Quoy que cent traits mortels d’une horreur effroyable
Tourmentent en mon sang, ma vie miserable,
Que je n’ose esperer en ma fidelité,
Votre sage vertu dans mon cœur imprimee
Y sera sans changer saintement engravee,
Autant que dans le Ciel sera l’eternité.

Et quand nous ne voudriez en une amour commune,
Passer avecque moy nostre heureuse fortune,
Si est-ce que j’aurois du bien en mon soucy :
Car ce m’est beaucoup d’heur, que le Ciel ne permette
De vous oser aymer, & que hardy je mette
En un si beau sujet, ce que j’espere icy.

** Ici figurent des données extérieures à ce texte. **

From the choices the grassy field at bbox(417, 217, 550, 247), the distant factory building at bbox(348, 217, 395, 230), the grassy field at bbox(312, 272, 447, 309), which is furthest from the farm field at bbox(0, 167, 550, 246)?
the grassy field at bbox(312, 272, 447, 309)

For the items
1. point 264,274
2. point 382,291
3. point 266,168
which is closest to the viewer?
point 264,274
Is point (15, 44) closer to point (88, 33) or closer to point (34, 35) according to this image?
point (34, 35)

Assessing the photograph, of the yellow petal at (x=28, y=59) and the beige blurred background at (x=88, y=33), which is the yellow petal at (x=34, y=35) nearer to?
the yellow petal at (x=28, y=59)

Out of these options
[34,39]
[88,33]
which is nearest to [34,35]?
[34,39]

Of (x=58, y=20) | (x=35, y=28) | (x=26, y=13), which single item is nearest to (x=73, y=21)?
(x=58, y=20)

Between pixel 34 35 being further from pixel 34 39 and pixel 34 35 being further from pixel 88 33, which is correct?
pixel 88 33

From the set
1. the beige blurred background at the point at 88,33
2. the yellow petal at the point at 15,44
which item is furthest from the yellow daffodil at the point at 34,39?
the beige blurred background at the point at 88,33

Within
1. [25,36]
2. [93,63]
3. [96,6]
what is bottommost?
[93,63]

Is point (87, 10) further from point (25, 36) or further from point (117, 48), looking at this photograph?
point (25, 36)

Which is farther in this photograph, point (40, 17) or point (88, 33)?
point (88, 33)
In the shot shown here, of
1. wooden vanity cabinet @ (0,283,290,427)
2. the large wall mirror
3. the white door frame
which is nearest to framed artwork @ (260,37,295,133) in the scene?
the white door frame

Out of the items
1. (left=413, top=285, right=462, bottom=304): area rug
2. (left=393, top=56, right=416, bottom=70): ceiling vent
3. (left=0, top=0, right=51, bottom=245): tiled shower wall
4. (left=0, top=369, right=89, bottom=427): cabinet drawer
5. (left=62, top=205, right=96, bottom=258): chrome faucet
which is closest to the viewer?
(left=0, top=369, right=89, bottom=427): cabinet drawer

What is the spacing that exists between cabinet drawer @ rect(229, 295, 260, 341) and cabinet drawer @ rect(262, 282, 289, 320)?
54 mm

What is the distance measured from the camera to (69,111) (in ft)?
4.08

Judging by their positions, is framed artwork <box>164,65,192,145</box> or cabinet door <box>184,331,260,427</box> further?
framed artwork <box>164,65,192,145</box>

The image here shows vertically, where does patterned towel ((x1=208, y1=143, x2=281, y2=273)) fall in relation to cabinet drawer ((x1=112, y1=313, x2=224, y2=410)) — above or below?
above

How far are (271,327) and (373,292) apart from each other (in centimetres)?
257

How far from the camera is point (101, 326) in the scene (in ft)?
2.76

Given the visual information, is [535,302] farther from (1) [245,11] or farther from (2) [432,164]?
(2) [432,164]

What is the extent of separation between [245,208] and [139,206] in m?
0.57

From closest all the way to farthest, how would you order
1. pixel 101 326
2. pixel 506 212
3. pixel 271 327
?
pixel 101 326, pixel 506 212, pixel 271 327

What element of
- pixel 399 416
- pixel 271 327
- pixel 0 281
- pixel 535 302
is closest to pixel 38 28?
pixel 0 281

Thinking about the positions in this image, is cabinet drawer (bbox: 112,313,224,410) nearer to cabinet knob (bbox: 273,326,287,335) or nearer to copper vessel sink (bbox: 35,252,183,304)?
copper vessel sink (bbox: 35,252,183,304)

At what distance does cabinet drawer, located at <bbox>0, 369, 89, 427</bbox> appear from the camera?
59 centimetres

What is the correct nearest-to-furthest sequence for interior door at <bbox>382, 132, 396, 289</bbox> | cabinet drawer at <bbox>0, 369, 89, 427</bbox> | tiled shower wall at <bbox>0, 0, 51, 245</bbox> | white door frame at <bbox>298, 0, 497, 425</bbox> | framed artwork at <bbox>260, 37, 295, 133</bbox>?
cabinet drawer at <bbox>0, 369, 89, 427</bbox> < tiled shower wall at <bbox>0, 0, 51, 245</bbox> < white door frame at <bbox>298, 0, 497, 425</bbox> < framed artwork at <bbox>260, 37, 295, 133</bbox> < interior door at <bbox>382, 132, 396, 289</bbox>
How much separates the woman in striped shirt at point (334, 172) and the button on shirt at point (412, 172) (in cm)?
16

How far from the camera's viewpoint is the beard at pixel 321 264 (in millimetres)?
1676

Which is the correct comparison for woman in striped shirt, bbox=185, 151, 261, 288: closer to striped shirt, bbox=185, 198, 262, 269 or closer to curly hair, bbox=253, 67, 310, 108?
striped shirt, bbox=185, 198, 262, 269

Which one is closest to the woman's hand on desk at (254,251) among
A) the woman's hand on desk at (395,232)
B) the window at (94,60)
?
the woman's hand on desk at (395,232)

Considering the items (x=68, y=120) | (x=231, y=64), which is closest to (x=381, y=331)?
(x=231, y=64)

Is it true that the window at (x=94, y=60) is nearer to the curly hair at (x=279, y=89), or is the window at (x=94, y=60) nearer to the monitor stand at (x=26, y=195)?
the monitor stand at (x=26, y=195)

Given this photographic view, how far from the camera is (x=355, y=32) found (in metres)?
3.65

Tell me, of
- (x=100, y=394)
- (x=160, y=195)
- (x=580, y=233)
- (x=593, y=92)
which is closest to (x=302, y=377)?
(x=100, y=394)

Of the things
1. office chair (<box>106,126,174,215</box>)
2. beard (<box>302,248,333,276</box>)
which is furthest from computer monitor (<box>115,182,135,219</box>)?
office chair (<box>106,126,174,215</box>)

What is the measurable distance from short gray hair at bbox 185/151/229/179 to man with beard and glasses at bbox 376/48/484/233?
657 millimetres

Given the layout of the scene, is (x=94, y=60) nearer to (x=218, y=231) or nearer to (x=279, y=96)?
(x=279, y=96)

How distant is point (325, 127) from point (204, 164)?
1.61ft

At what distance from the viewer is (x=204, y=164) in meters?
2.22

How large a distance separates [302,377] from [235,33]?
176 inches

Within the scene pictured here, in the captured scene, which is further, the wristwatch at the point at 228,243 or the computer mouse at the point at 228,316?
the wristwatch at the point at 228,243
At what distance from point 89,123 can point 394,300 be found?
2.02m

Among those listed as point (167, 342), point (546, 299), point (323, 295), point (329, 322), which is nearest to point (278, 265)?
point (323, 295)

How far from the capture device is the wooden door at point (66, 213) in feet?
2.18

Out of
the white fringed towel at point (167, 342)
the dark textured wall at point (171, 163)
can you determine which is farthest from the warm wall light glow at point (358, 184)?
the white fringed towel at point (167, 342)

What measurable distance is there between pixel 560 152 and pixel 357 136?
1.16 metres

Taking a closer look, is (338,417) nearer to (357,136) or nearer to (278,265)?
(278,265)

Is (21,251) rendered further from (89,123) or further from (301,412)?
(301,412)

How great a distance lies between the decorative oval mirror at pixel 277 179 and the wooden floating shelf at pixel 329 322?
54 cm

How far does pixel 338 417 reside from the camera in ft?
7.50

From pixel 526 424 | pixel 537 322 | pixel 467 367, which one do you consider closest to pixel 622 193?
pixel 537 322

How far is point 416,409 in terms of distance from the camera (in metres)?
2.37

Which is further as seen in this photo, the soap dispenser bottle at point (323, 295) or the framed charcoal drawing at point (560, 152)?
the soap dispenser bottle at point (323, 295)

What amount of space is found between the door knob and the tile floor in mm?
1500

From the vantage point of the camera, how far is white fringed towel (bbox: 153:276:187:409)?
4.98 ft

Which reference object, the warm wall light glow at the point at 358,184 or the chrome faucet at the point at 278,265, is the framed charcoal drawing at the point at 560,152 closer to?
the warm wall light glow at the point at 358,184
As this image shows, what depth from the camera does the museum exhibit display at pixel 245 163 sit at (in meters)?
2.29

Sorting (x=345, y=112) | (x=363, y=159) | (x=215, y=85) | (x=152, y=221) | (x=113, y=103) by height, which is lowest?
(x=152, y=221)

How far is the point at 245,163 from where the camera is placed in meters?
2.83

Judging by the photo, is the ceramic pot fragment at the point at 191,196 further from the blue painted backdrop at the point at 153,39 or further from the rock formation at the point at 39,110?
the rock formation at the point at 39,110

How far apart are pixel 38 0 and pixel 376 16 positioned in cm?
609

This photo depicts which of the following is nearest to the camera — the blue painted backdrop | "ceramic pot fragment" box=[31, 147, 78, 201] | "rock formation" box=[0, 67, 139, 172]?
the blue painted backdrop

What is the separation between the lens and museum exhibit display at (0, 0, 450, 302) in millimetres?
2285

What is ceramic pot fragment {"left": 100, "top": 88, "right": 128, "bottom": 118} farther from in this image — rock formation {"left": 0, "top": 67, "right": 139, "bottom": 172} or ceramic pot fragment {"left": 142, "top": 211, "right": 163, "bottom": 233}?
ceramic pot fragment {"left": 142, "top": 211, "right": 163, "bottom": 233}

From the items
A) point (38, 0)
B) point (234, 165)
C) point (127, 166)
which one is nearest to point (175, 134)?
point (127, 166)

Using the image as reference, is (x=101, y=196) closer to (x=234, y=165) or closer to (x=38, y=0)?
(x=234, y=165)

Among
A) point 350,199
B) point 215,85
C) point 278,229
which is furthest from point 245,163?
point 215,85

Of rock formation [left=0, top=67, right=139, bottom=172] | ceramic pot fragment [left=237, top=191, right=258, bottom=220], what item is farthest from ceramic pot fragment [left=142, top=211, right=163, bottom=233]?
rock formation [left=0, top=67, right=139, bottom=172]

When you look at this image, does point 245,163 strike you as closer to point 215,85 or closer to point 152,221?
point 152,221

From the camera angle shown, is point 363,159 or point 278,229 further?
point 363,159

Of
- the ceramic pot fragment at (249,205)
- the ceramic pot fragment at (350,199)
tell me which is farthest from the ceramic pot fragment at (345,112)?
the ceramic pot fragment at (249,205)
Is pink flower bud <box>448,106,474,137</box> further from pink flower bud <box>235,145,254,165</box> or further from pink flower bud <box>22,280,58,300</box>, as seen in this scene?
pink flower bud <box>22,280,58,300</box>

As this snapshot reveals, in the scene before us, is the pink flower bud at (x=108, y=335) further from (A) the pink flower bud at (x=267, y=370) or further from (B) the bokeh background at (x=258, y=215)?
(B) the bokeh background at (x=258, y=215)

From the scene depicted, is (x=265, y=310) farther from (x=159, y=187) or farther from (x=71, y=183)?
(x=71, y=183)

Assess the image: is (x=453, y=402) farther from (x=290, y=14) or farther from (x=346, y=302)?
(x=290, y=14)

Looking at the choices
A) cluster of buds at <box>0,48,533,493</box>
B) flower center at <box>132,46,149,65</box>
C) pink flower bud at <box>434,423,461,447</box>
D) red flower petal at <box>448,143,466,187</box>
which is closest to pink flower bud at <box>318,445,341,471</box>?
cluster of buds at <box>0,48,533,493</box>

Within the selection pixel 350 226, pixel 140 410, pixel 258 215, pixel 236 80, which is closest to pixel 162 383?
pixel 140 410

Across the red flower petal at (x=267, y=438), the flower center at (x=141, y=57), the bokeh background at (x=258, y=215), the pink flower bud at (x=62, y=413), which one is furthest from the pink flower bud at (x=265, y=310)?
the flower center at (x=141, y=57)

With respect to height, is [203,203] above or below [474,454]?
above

Mais si le Ciel benin à mes desseins propices,
Fait que vous receviez une fois mon service,
Vous touchant du soucy que me faites sentir :
Je me veux perdre en vous, & en mon heur extresme
Vous tesmoigner l’ardeur dont mon ame vous aime
La laissant en vos mains pour y vivre & mourir.

Si donc quelque pitié vous a jamais saisie,
Et si ne puis heureux m’asseurer de ma vie,
Destinez d’un clin d’œil la suitte de mon sort :

Car comme vous voudrez, que je vive ou je meure,
Que mes momens soyent ans, & tout mon temps une heure,
J’auray pour agreable & la vie & la mort.